Geçtiğimiz hafta büyükşehir belediyesinden servis edilen bir haber de, kent belleğinin ortada konumlanacağından yola çıkarsak yapının her iki tarafındaki cephelerde bulunan toplam 14 bin metrekarelik arazi üzerine farklı özelliklerde iki park alanı inşa edilecek.

Harika bir proje. Kesinlikle desteklenmeli. Bu memlekette ne ucube projeler gerçekleşti de, bir yandan homurdandı, bir yandan da ses edemedi korkusundan bu şehir.

Neleri proje diye önümüze getirip açılışını yaptılar ki güler misin ağlar mısın misaliydi.

Bu nedenle bu şehrin ihtiyacı olan ve vatandaşa nefes aldıracak bu projeyi gönülden destekliyorum. Tam bir vizyon ürünü olduğunu söyleyebilirim.

Yıllardır bir rekreasyon alanı der dururum, gelin görün ki, bir tane isterken iki taneye sahip oluyoruz.

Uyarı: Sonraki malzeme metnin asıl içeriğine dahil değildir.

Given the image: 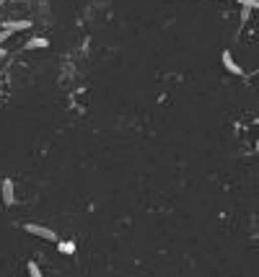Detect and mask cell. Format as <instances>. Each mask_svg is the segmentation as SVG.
Masks as SVG:
<instances>
[{"instance_id":"11","label":"cell","mask_w":259,"mask_h":277,"mask_svg":"<svg viewBox=\"0 0 259 277\" xmlns=\"http://www.w3.org/2000/svg\"><path fill=\"white\" fill-rule=\"evenodd\" d=\"M256 153H259V143H256Z\"/></svg>"},{"instance_id":"7","label":"cell","mask_w":259,"mask_h":277,"mask_svg":"<svg viewBox=\"0 0 259 277\" xmlns=\"http://www.w3.org/2000/svg\"><path fill=\"white\" fill-rule=\"evenodd\" d=\"M26 269H29V277H45V274H41L39 262H29V264H26Z\"/></svg>"},{"instance_id":"2","label":"cell","mask_w":259,"mask_h":277,"mask_svg":"<svg viewBox=\"0 0 259 277\" xmlns=\"http://www.w3.org/2000/svg\"><path fill=\"white\" fill-rule=\"evenodd\" d=\"M0 200H3L6 207L16 205V187H13V179H0Z\"/></svg>"},{"instance_id":"3","label":"cell","mask_w":259,"mask_h":277,"mask_svg":"<svg viewBox=\"0 0 259 277\" xmlns=\"http://www.w3.org/2000/svg\"><path fill=\"white\" fill-rule=\"evenodd\" d=\"M34 24L31 21H3L0 24V29H8L11 34H16V31H26V29H31Z\"/></svg>"},{"instance_id":"4","label":"cell","mask_w":259,"mask_h":277,"mask_svg":"<svg viewBox=\"0 0 259 277\" xmlns=\"http://www.w3.org/2000/svg\"><path fill=\"white\" fill-rule=\"evenodd\" d=\"M223 67H226V70H228L231 75H241V73H244V70H241V67H239V62H236V60H233V55H231L228 50L223 52Z\"/></svg>"},{"instance_id":"10","label":"cell","mask_w":259,"mask_h":277,"mask_svg":"<svg viewBox=\"0 0 259 277\" xmlns=\"http://www.w3.org/2000/svg\"><path fill=\"white\" fill-rule=\"evenodd\" d=\"M3 6H6V0H0V8H3Z\"/></svg>"},{"instance_id":"8","label":"cell","mask_w":259,"mask_h":277,"mask_svg":"<svg viewBox=\"0 0 259 277\" xmlns=\"http://www.w3.org/2000/svg\"><path fill=\"white\" fill-rule=\"evenodd\" d=\"M8 36H11V31H8V29H0V44H3Z\"/></svg>"},{"instance_id":"1","label":"cell","mask_w":259,"mask_h":277,"mask_svg":"<svg viewBox=\"0 0 259 277\" xmlns=\"http://www.w3.org/2000/svg\"><path fill=\"white\" fill-rule=\"evenodd\" d=\"M24 230H26V233H31V236H39V239H45V241H60L57 239V233H55V230L52 228H47V225H39V223H26L24 225Z\"/></svg>"},{"instance_id":"5","label":"cell","mask_w":259,"mask_h":277,"mask_svg":"<svg viewBox=\"0 0 259 277\" xmlns=\"http://www.w3.org/2000/svg\"><path fill=\"white\" fill-rule=\"evenodd\" d=\"M47 44H50V42H47L45 36H34V39H29V42L24 44V50H45Z\"/></svg>"},{"instance_id":"9","label":"cell","mask_w":259,"mask_h":277,"mask_svg":"<svg viewBox=\"0 0 259 277\" xmlns=\"http://www.w3.org/2000/svg\"><path fill=\"white\" fill-rule=\"evenodd\" d=\"M0 57H6V50L3 47H0Z\"/></svg>"},{"instance_id":"6","label":"cell","mask_w":259,"mask_h":277,"mask_svg":"<svg viewBox=\"0 0 259 277\" xmlns=\"http://www.w3.org/2000/svg\"><path fill=\"white\" fill-rule=\"evenodd\" d=\"M60 254H75V241H57Z\"/></svg>"}]
</instances>
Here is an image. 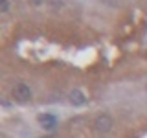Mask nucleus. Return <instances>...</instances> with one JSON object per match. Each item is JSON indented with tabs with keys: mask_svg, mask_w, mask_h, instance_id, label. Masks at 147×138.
<instances>
[{
	"mask_svg": "<svg viewBox=\"0 0 147 138\" xmlns=\"http://www.w3.org/2000/svg\"><path fill=\"white\" fill-rule=\"evenodd\" d=\"M110 127H112V118L109 114H99L94 120V129L98 133H107V131H110Z\"/></svg>",
	"mask_w": 147,
	"mask_h": 138,
	"instance_id": "nucleus-1",
	"label": "nucleus"
},
{
	"mask_svg": "<svg viewBox=\"0 0 147 138\" xmlns=\"http://www.w3.org/2000/svg\"><path fill=\"white\" fill-rule=\"evenodd\" d=\"M13 98H15L17 101H28L31 99V89L28 85H24V83H18V85L13 89Z\"/></svg>",
	"mask_w": 147,
	"mask_h": 138,
	"instance_id": "nucleus-2",
	"label": "nucleus"
},
{
	"mask_svg": "<svg viewBox=\"0 0 147 138\" xmlns=\"http://www.w3.org/2000/svg\"><path fill=\"white\" fill-rule=\"evenodd\" d=\"M39 123L42 125L44 129H55L57 127V116H53V114H40L39 116Z\"/></svg>",
	"mask_w": 147,
	"mask_h": 138,
	"instance_id": "nucleus-3",
	"label": "nucleus"
},
{
	"mask_svg": "<svg viewBox=\"0 0 147 138\" xmlns=\"http://www.w3.org/2000/svg\"><path fill=\"white\" fill-rule=\"evenodd\" d=\"M70 101H72L74 105L79 107V105H85L86 103V98H85V94H83L81 90H72L70 92Z\"/></svg>",
	"mask_w": 147,
	"mask_h": 138,
	"instance_id": "nucleus-4",
	"label": "nucleus"
},
{
	"mask_svg": "<svg viewBox=\"0 0 147 138\" xmlns=\"http://www.w3.org/2000/svg\"><path fill=\"white\" fill-rule=\"evenodd\" d=\"M0 11H2V13L9 11V2H7V0H0Z\"/></svg>",
	"mask_w": 147,
	"mask_h": 138,
	"instance_id": "nucleus-5",
	"label": "nucleus"
}]
</instances>
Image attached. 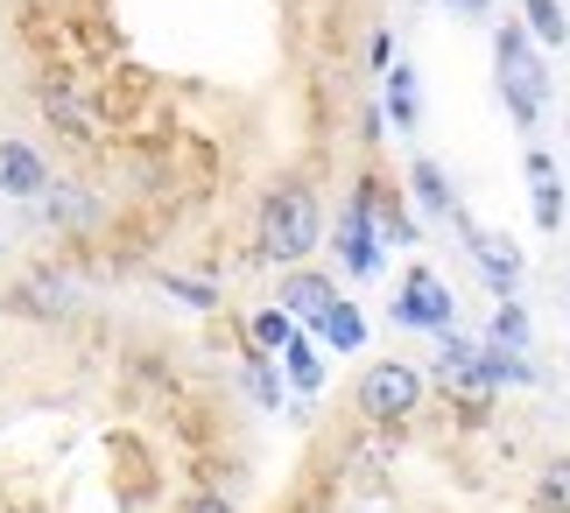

Bu amaca yönelik gönlümden geçen hep şu andaki Atatürk Stadyumunun olduğu bölgeydi. Tabi yeni bir stadyum inşa edilebiliyor olsaydı ama olmadı. Hep beraber bu şansı kaçırdık ve şehrin ortasındaki devasa bir nefes alanını yenileme yoluna gidilen stadyum projesiyle bitirdik.

Tam bu noktada servis edilen bu haberle duyurulan bu konu içimize su serpti çünkü şehir artık nefes alamıyordu ve tıkış tıkış halde yaşıyorduk.

Hal böyle olunca bu proje insanların sosyal alan eksiğini önemli oranda giderecektir diyelim ve tekrar şehir çehresini değiştirmeye yönelik bu gibi çalışmaları desteklediğimizi yineleyip, doğru yapılana alkış tutacağımızı bir kez daha ifade edelim.

Belediyecilikte aslolan, kent yararına ortaya icraat sunabilmektir, sadece fotoğraf çektirmek değil.